--- begin Given entries ---

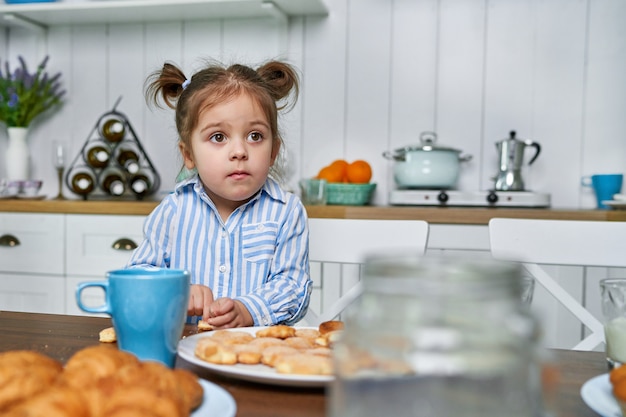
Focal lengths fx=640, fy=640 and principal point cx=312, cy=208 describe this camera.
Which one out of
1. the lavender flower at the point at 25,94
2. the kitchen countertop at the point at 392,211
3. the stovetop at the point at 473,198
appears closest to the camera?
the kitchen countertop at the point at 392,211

--- end Given entries ---

To do:
Lay out the records above as a two-column CSV with the header columns "prompt" and "answer", giving one row per record with its text and its answer, each in a single quoted field with line breaks replaced by spaces. Leave the pictures out.

Response to this task:
prompt,answer
"Focal lengths fx=640, fy=640 and principal point cx=312, cy=208 describe this camera. Which one out of 1. the lavender flower at the point at 25,94 2. the kitchen countertop at the point at 392,211 3. the stovetop at the point at 473,198 appears closest to the camera?","the kitchen countertop at the point at 392,211"